··· SOURCE PASSAGE

SindhuSamay - Machine Learning (Level 1) Pathway

Week 1

Things Learned:

1. Technical Area:

  • Machine Learning algorithms and NLP basics

  • Git and GitHub thorough setup and workflow using VSCode, GitHub, and Command-line

  • Web crawling, HTML structure, and data scraping introduction

  • Recommender System introduction and building procedure

2. Tools:

  • VSCode

  • GitHub

  • Trello

  • Scrapy & Beautiful Soup

  • Spacetime.am

  • STEM-Away

3. Soft Skills:

  • Learning from the mentors, communicating and planning with leads, and then transferring it to the team members while learning other things from them

  • Team management and engagement skills (the importance of icebreakers) from ML PM mentors

  • Leading some sections of the team meetings

Three Achievement Highlights:

  1. Created some important topics for our team in the forum and frequently posted updates in them.

  2. Created all the team meetings and added them to teammates’ calendars.

  3. Led the introductions and icebreakers in some of the team meetings.

Goals for Next Week:

  • Scrape the selected forum.

  • Add a checklist for all the cards on Trello to track the team members’ progress.

1 Like

Week 2

Things Learned:

1. Technical Area:

  • Basic Python

  • HTML classes, tags, and elements

  • How to scrape basics with beautiful soup and selenium

2. Tools:

  • VSCode

  • GitHub

  • Python, HTML, CSS, & JavaScript

  • Scrapy, Beautiful Soup, & Selenium

  • Trello

3. Soft Skills:

  • Team management and engagement skills from ML PM mentors

  • Leading some sections of the team meetings

Three Achievement Highlights:

  • Created scrum meetings for the team and added them to teammates’ calendars so they can hop in and chat with leads to ask questions or share their progress.

  • Led icebreakers in some of the team meetings.

  • Added the teammates and a checklist of their names to all the cards on Trello to track the their progress.

Tasks completed:

  • Scraped titles, number of likes, and categories in multiple different methods and tools/libraries.

  • Joined the team GitHub project.

······

▶ [THE TASKS]:
a. Name every tool that the progress log lists under "Tools" for Week 1.
b. Write out the progress log from "1. Created some" to "team members’ progress.", substituting "group calls" for "team meetings" each time it appears.

··· DATASET EXCERPTS

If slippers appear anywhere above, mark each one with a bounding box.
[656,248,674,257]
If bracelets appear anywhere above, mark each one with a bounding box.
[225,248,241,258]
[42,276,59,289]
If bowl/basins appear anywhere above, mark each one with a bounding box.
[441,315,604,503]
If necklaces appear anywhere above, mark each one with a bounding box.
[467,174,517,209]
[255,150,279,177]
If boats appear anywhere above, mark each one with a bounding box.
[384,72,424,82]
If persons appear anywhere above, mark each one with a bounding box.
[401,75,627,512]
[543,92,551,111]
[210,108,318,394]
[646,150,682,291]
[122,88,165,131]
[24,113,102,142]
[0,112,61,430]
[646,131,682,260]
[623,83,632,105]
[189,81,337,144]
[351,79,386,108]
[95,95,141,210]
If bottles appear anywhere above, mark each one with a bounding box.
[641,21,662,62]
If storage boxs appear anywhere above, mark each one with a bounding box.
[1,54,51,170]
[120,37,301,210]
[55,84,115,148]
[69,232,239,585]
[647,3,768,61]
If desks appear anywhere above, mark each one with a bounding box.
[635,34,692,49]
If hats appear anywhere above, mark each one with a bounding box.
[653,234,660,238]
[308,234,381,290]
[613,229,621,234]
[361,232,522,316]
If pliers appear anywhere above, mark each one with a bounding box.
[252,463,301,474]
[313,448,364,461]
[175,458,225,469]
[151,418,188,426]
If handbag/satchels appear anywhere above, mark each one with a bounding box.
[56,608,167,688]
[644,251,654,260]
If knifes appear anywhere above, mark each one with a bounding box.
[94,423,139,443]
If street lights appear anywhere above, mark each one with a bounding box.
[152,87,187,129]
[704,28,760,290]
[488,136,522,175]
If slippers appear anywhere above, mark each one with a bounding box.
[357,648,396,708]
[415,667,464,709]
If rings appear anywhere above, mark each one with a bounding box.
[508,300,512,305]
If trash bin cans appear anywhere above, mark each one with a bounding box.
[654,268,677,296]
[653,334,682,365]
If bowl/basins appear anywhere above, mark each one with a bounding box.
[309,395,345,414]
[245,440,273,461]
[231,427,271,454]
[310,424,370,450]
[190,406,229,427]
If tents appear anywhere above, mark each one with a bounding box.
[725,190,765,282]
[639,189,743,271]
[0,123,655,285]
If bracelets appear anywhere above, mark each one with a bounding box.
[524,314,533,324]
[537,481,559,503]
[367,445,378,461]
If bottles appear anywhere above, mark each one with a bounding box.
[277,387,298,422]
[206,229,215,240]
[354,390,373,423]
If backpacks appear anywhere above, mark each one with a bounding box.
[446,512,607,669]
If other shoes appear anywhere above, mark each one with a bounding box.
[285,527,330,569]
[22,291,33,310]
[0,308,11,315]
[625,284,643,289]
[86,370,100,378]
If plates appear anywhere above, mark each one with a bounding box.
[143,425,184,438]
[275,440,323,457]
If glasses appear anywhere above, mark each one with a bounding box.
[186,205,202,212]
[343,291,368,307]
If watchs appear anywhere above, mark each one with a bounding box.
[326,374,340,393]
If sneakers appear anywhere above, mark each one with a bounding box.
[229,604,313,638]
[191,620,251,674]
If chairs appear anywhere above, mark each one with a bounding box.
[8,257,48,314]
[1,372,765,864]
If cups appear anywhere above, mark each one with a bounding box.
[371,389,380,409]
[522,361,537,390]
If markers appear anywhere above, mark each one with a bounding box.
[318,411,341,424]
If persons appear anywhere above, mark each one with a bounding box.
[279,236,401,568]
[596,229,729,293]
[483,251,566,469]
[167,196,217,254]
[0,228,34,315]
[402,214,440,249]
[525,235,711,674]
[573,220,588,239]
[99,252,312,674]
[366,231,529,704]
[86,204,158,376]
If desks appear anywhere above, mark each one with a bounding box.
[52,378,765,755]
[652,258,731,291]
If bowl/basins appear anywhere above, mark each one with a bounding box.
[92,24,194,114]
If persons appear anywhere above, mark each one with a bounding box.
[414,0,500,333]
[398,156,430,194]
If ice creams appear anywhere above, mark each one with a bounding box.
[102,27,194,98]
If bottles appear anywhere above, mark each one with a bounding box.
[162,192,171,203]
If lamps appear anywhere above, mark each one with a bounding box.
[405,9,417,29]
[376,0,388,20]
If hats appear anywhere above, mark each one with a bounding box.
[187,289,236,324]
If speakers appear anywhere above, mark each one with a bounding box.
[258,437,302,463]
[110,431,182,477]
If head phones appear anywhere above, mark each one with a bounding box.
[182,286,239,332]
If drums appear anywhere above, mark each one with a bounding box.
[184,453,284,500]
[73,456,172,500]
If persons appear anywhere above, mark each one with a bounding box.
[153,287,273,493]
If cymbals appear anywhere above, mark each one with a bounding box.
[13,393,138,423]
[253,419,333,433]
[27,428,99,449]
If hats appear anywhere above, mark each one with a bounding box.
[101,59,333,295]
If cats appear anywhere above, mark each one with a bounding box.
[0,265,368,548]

······

▶ [SOLVED TASKS]:
a. VSCode, GitHub, Trello, Scrapy & Beautiful Soup, Spacetime.am, STEM-Away

b.
1. Created some important topics for our team in the forum and frequently posted updates in them.

  2. Created all the group calls and added them to teammates’ calendars.

  3. Led the introductions and icebreakers in some of the group calls.

Goals for Next Week:

  • Scrape the selected forum.

  • Add a checklist for all the cards on Trello to track the team members’ progress.